**FRAGMENTO PROPORCIONADO:**
>>
Los avances experimentados en las últimas décadas en campos como la electrónica, la informática y en los dispositivos de registros de señales, junto con los progresos en las técnicas de neurocirugía han hecho posible capturar la actividad eléctrica cerebral con una resolución temporal de milisegundos y una alta calidad. Además, se puede transmitir esa información de manera inalámbrica en tiempo real, utilizando protocolos de comunicaciones convencionales como por ejemplo Bluetooth a un ordenador para su procesamiento. Estos avances han suscitado la idea de que leer la mente, como afirma por ejemplo Elon Musk, uno de los impulsores de esta tecnología, es cada vez menos un sueño y cada vez más una posibilidad real. Pero, ¿qué hay de verdad en ello?
Para contestar a esta pregunta, lo primero que debemos hacer es entender lo que detecta cada una de las técnicas que nos permite “ver” dentro de nuestro cerebro. Así, la electroencefalografía (EEG), ya sea extra o intracraneal, registra el campo eléctrico asociado a las pequeñas corrientes que se generan en nuestras neuronas (sobre todo de la corteza cerebral) cuando éstas se activan. Por otro lado, la magnetoencefalografía (MEG), algo más sofisticada, mide el campo magnético de estas corrientes, pero requiere de dispositivos de medida mucho más complejos que el EEG y no puede hacerse de forma portátil. Estas dos técnicas no permiten, en principio, una buena localización espacial. Sin embargo, otra técnica popular, conocida como resonancia magnética funcional (fMRI), que se basa en medir el aporte de oxígeno a las diferentes áreas cerebrales a través de la sangre, permite una buena localización espacial pero a costa de a menor resolución temporal, que sí ofrecen EEG y MEG. Con cualquiera de estas técnicas se consigue un reflejo más o menos directo de la actividad neuronal. La dificultad estriba en ser capaces de traducir esa actividad en información que podamos entender (palabras, acciones, pensamientos, etc.).
<<
**TAREAS A REALIZAR:**
(1) ¿Qué técnicas para registrar la actividad cerebral se nombran en el fragmento sobre la lectura de la mente?
(2) ¿Puedes reescribir en forma de lista el párrafo del fragmento que empieza por "Para contestar a esta pregunta", conservando sus datos principales?
(3) ¿Puedes transcribir del fragmento el pasaje que va de "Los avances experimentados" a "verdad en ello?"?

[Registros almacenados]
>>
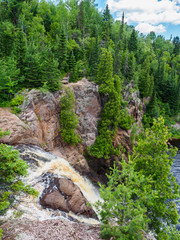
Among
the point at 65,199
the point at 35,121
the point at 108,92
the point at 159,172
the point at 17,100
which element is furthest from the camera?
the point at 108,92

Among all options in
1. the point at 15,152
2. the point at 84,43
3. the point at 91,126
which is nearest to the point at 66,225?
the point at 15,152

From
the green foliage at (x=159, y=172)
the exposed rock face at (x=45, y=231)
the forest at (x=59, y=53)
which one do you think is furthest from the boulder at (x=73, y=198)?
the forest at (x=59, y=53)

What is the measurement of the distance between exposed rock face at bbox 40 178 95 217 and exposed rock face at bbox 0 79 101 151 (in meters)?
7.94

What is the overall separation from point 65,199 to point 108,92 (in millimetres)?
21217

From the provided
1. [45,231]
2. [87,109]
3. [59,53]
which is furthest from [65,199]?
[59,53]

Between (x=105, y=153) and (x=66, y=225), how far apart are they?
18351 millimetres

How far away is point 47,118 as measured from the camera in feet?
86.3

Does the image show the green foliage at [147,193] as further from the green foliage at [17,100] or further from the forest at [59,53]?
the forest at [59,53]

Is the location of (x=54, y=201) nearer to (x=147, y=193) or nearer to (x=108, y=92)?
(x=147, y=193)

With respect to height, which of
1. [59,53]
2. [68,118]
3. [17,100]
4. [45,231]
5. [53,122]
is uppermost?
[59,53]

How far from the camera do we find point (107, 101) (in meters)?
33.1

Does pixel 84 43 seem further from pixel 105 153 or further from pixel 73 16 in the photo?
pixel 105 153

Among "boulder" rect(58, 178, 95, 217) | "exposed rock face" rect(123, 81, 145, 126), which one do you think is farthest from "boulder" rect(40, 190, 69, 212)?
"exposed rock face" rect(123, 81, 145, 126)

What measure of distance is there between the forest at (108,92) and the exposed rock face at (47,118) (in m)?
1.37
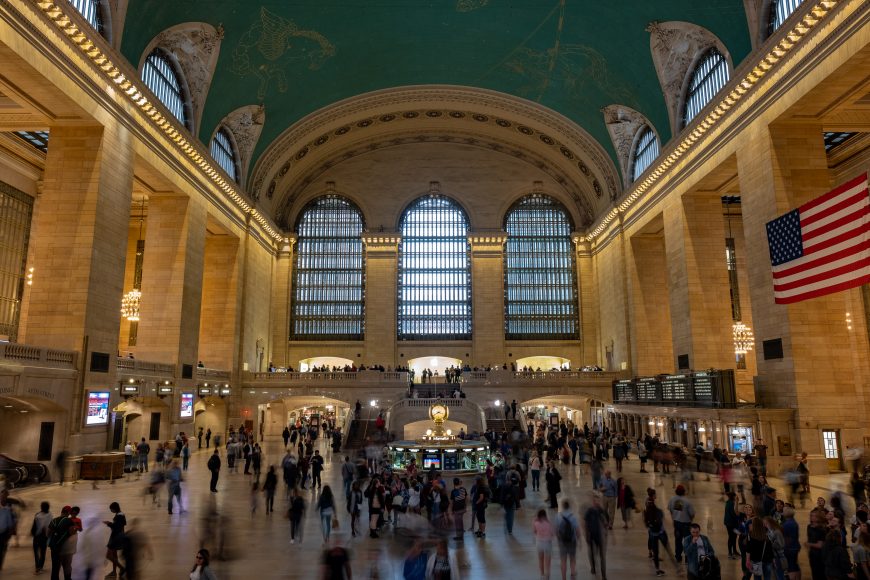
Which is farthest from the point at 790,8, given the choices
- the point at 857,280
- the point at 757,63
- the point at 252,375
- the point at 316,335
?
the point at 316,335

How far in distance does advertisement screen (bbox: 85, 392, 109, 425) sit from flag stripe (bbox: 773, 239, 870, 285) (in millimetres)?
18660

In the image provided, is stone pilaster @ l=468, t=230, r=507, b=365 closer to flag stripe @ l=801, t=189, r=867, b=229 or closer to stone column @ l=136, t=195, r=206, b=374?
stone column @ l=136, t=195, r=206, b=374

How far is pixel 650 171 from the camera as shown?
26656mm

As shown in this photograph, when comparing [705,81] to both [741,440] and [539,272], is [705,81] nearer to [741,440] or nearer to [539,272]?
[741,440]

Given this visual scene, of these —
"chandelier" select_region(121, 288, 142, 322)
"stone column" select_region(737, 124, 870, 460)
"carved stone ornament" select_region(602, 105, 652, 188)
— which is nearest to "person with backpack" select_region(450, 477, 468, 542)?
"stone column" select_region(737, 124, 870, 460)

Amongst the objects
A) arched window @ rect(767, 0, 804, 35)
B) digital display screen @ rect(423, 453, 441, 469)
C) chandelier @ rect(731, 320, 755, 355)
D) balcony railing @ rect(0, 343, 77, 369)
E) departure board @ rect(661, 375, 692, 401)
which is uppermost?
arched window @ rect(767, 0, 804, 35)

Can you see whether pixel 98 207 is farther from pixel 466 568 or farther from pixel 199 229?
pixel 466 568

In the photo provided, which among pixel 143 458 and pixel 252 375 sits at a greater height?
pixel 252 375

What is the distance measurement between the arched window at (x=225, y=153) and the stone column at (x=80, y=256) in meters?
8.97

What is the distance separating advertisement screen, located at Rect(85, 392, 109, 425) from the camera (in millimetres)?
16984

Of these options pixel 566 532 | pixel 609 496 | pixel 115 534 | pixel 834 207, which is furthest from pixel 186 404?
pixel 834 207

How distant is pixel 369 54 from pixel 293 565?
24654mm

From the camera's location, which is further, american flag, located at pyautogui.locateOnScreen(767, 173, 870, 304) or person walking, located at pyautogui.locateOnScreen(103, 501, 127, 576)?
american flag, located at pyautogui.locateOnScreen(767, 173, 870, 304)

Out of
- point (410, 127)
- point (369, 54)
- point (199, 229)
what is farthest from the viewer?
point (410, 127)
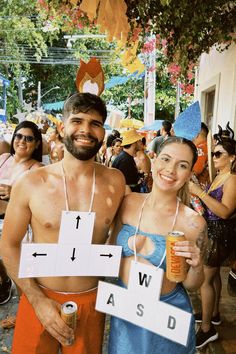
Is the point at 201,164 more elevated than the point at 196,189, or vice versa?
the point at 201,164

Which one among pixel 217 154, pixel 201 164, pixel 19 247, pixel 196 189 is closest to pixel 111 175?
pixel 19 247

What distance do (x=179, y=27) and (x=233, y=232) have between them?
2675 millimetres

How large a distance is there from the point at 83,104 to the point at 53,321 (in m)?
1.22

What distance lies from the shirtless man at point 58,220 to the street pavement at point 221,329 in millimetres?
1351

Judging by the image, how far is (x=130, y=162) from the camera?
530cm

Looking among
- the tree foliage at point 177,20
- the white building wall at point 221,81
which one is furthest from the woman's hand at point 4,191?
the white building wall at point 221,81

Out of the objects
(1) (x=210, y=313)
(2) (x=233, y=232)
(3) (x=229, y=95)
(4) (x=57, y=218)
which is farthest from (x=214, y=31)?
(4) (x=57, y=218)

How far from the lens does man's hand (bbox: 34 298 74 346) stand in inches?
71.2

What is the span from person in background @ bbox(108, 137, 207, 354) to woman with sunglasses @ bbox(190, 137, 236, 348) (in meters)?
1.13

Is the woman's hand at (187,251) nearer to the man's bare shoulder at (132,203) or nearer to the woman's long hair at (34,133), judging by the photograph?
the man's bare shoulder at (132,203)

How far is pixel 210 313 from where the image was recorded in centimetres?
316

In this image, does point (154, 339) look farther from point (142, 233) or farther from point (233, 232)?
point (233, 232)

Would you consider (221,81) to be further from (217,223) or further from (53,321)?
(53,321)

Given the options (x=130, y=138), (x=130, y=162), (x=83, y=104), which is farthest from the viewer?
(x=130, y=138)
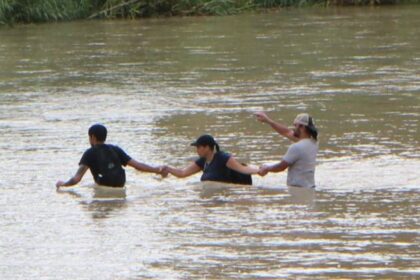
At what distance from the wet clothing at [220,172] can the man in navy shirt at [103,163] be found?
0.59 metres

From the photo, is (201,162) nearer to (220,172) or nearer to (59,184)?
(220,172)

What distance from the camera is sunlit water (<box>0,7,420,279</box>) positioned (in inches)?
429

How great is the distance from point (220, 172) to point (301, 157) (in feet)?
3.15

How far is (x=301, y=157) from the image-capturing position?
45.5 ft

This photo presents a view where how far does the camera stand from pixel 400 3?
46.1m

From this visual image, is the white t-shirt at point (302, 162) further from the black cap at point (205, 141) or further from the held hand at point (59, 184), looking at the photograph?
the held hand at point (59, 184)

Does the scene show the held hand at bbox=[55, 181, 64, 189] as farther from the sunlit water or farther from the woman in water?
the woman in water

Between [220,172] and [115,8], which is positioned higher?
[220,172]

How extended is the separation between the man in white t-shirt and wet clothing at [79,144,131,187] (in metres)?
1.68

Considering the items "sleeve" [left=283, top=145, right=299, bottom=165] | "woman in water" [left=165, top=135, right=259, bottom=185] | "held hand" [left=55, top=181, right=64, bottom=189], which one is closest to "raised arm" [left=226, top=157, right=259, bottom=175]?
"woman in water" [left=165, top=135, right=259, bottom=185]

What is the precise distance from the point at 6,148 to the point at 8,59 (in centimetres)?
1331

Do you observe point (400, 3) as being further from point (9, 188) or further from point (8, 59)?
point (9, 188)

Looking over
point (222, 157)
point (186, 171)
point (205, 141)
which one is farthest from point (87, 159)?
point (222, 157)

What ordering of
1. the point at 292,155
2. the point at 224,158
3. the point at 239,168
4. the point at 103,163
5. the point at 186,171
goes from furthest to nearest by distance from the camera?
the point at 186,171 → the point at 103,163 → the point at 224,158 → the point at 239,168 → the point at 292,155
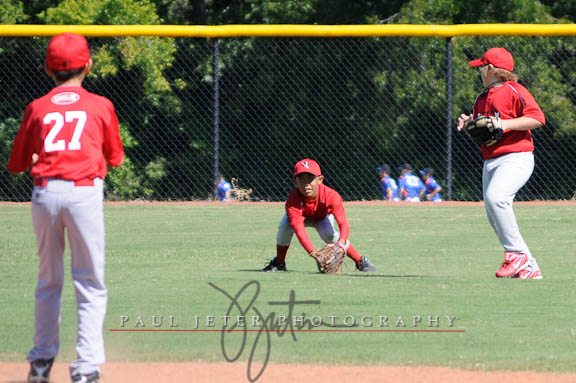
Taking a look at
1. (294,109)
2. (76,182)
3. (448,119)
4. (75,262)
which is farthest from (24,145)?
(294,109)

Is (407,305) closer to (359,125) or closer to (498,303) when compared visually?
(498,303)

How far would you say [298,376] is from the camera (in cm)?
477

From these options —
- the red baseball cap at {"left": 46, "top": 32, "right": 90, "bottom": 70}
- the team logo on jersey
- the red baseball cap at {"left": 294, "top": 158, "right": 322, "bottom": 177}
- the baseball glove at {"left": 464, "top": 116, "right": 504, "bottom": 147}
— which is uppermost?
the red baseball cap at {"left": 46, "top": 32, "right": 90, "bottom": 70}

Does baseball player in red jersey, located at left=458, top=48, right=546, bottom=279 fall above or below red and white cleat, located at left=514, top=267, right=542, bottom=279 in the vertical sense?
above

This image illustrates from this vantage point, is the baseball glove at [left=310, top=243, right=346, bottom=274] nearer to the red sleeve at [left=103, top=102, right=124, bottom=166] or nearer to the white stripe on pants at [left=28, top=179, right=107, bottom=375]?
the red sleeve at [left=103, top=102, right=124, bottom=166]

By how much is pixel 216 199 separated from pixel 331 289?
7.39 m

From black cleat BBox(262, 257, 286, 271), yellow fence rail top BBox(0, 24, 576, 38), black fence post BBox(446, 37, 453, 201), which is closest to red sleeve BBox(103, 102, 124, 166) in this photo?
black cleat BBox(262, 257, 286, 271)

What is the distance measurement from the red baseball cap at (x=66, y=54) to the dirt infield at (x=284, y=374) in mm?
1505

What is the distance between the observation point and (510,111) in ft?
<<
>>
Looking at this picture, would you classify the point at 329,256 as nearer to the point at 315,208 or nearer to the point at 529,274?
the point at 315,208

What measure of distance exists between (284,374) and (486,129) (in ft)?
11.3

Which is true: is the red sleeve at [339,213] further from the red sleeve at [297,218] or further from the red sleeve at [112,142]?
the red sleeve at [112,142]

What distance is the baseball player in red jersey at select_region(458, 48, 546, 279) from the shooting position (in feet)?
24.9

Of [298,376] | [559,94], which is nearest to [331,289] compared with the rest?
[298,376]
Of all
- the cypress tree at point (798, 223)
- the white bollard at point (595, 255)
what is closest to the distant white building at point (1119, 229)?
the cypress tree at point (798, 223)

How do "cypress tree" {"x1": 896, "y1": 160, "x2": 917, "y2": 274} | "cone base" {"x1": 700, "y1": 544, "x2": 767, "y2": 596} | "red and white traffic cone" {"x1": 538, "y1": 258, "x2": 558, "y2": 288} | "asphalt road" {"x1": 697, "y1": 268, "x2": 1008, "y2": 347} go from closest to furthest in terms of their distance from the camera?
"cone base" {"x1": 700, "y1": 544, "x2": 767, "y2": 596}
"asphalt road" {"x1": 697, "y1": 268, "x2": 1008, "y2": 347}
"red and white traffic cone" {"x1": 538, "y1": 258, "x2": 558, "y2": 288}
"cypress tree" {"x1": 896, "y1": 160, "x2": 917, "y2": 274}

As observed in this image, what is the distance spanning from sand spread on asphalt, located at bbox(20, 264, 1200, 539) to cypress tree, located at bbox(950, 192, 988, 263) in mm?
<<
**SOLUCIONES POR TAREA:**
(1)
- Electroencefalografía (EEG)
- Magnetoencefalografía (MEG)
- Resonancia magnética funcional (fMRI)

(2)
- Para responder, primero hay que entender qué detecta cada técnica que permite "ver" dentro del cerebro.
- EEG (extra o intracraneal): registra el campo eléctrico de las pequeñas corrientes que se generan en las neuronas, sobre todo de la corteza cerebral, cuando se activan.
- MEG: mide el campo magnético de esas corrientes. Es algo más sofisticada, requiere dispositivos mucho más complejos que el EEG y no puede hacerse de forma portátil.
- EEG y MEG: en principio no permiten una buena localización espacial, pero ofrecen buena resolución temporal.
- fMRI: mide el aporte de oxígeno que llega por la sangre a las distintas áreas cerebrales. Permite una buena localización espacial, pero con menor resolución temporal.
- Todas dan un reflejo más o menos directo de la actividad neuronal. La dificultad está en traducir esa actividad en información comprensible, como palabras, acciones o pensamientos.

(3)
Los avances experimentados en las últimas décadas en campos como la electrónica, la informática y en los dispositivos de registros de señales, junto con los progresos en las técnicas de neurocirugía han hecho posible capturar la actividad eléctrica cerebral con una resolución temporal de milisegundos y una alta calidad. Además, se puede transmitir esa información de manera inalámbrica en tiempo real, utilizando protocolos de comunicaciones convencionales como por ejemplo Bluetooth a un ordenador para su procesamiento. Estos avances han suscitado la idea de que leer la mente, como afirma por ejemplo Elon Musk, uno de los impulsores de esta tecnología, es cada vez menos un sueño y cada vez más una posibilidad real. Pero, ¿qué hay de verdad en ello?